Code changes should be tested and queried on the branch server.

Use the branch server to test that your deployments and new features are behaving as expected.

Use the @before_all decorator to configure global variables for your resolvers

Global setup for resolvers should be done through a function decorated with the @before_all decorator. This also allows for unique setups for different environments.

Custom files such as machine learning models are accessed with the TARGET_ROOT environment variable

To access files packaged in your chalk deployments, use the TARGET_ROOT environment variable to fully specify the path to your files.

For instance, if you have the following directory which you are deploying to Chalk:

example/
├── chalk.yaml
├── features.py
├── model.joblib
└── resolvers.py

You would access the model.joblib file as follows:

import os
model_file_path=f"{os.environ['TARGET_ROOT']}/model.joblib"

Observability / Testing

Set up monitoring on your most important features and resolvers early

Monitoring helps you catch tricky bugs early and gives you guarantees about the data you are generating and serving. You should configure monitoring for your important features and resolvers early in your implementation.
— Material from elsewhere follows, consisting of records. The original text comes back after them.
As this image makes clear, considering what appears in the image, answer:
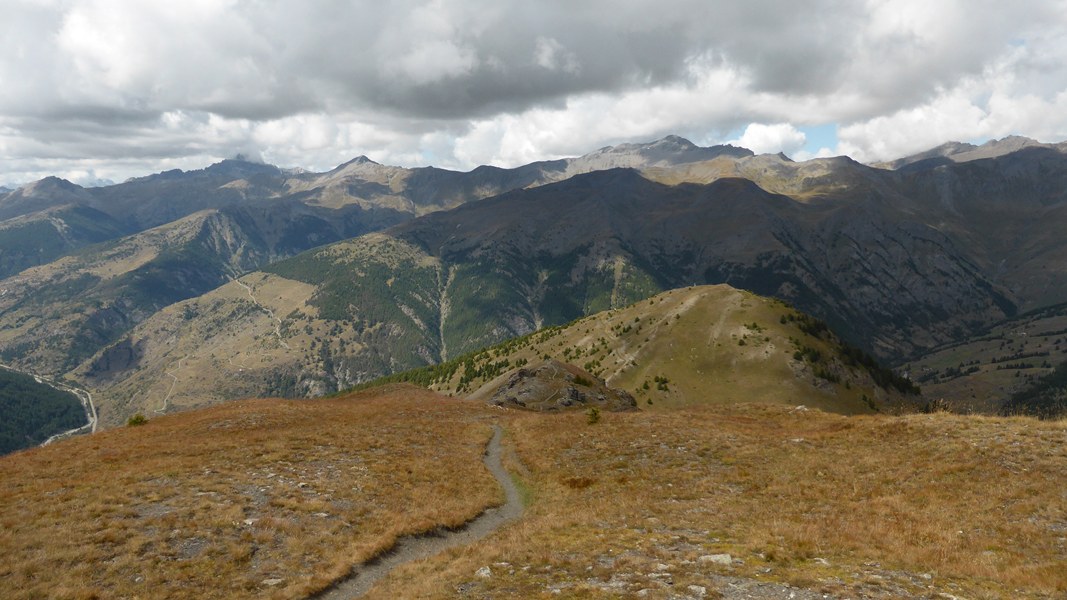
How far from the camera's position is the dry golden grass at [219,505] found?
21.0 metres

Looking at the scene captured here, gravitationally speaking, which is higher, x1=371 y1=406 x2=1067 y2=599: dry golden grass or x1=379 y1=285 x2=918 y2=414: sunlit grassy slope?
x1=371 y1=406 x2=1067 y2=599: dry golden grass

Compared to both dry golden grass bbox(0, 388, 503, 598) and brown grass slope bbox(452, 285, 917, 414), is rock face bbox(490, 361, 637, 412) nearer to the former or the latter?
brown grass slope bbox(452, 285, 917, 414)

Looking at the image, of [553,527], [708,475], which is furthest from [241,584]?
[708,475]

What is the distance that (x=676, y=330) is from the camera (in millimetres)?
183875

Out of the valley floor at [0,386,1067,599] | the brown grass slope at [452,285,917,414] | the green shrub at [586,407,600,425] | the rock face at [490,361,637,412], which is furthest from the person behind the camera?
the brown grass slope at [452,285,917,414]

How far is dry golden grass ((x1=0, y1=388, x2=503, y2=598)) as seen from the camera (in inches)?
825

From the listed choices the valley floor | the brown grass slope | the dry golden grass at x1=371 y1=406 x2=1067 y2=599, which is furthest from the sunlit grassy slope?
the dry golden grass at x1=371 y1=406 x2=1067 y2=599

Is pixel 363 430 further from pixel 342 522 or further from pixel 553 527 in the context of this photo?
pixel 553 527

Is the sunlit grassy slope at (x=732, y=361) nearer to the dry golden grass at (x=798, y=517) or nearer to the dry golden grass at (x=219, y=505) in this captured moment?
the dry golden grass at (x=219, y=505)

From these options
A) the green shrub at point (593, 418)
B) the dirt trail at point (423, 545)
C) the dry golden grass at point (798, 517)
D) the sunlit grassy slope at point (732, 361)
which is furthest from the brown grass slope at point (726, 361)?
the dirt trail at point (423, 545)

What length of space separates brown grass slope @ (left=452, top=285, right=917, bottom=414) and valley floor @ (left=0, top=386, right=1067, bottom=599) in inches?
3851

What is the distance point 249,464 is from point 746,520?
3273 centimetres

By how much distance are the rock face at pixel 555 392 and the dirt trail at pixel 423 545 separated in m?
53.0

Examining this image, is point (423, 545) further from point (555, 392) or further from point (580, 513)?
point (555, 392)
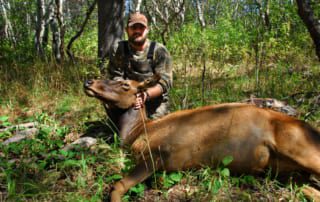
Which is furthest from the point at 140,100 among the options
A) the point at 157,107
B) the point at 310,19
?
the point at 310,19

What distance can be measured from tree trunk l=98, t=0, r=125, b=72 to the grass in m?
1.34

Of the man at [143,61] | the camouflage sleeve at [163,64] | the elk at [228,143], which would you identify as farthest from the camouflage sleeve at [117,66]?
the elk at [228,143]

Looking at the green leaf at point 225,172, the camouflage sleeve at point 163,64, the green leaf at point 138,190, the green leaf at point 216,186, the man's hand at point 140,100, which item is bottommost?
the green leaf at point 138,190

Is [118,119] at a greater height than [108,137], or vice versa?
[118,119]

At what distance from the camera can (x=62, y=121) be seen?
5375 mm

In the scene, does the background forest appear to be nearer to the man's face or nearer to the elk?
A: the elk

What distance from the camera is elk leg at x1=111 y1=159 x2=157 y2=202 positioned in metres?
3.14

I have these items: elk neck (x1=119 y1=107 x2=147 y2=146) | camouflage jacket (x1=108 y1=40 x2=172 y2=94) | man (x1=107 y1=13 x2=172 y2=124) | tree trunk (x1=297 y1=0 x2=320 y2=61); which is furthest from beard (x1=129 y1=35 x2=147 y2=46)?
tree trunk (x1=297 y1=0 x2=320 y2=61)

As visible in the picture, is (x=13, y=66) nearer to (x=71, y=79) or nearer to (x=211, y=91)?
(x=71, y=79)

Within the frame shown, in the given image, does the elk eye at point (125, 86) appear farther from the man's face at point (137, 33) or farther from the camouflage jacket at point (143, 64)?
the man's face at point (137, 33)

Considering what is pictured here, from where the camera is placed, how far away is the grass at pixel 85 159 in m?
3.26

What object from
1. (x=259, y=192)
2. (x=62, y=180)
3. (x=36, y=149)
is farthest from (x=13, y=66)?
(x=259, y=192)

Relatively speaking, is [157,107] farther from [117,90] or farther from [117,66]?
[117,90]

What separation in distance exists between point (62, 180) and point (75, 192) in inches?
11.9
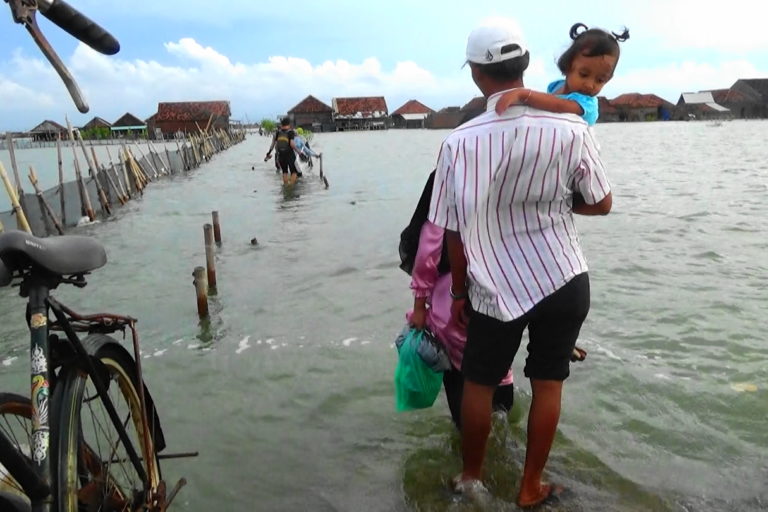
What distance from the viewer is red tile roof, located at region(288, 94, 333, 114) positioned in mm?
87875

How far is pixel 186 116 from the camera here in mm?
72062

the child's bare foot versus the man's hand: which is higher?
the man's hand

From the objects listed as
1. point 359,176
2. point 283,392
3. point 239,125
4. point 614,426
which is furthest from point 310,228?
point 239,125

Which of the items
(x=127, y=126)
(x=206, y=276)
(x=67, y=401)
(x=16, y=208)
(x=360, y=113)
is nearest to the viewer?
(x=67, y=401)

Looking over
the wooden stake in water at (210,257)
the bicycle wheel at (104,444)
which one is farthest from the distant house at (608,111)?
the bicycle wheel at (104,444)

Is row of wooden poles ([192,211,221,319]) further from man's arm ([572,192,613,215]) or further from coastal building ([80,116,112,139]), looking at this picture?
coastal building ([80,116,112,139])

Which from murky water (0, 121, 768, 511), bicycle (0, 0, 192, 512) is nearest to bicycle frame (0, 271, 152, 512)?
bicycle (0, 0, 192, 512)

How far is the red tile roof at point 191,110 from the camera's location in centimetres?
7156

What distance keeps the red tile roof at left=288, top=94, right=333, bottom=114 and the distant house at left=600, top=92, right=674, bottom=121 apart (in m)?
45.4

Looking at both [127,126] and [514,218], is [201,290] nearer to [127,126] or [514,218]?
[514,218]

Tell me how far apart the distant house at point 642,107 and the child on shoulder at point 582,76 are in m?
103

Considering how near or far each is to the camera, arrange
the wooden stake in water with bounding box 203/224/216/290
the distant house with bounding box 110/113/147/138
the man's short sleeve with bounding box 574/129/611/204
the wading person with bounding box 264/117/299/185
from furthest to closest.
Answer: the distant house with bounding box 110/113/147/138 → the wading person with bounding box 264/117/299/185 → the wooden stake in water with bounding box 203/224/216/290 → the man's short sleeve with bounding box 574/129/611/204

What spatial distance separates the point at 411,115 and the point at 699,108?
4395 centimetres

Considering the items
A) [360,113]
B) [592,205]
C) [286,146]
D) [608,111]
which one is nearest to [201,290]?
[592,205]
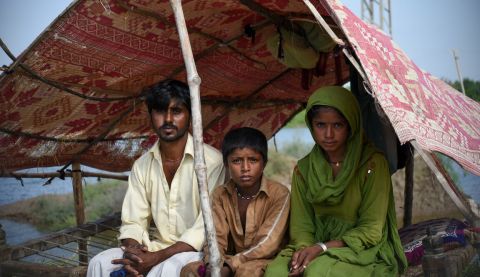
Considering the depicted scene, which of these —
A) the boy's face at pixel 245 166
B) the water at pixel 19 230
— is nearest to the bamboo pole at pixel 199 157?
the boy's face at pixel 245 166

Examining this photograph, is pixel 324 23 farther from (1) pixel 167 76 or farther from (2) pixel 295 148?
(2) pixel 295 148

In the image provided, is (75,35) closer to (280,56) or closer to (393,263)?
(280,56)

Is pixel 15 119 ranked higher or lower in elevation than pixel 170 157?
higher

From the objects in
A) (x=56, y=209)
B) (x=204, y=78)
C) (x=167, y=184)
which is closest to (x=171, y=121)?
(x=167, y=184)

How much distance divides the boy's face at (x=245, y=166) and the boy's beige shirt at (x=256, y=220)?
9 cm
Unit test your resolvers to make sure they're functioning as expected

Chalk makes it easy to set up unit tests for your resolvers using Pytest or any other python testing framework.

Improve CI/CD in your Chalk repository using our GitHub Actions workflow

Chalk has a GitHub Actions integration—you can use it to create branch deployments or run queries as part of your code development cycle.


Security

Generate and use access tokens to set and restrict the permissions for your different users

Scope your Chalk user permissions with access tokens. These can be programmatically generated through Chalk clients or in the dashboard. Give your users only the permissions they need.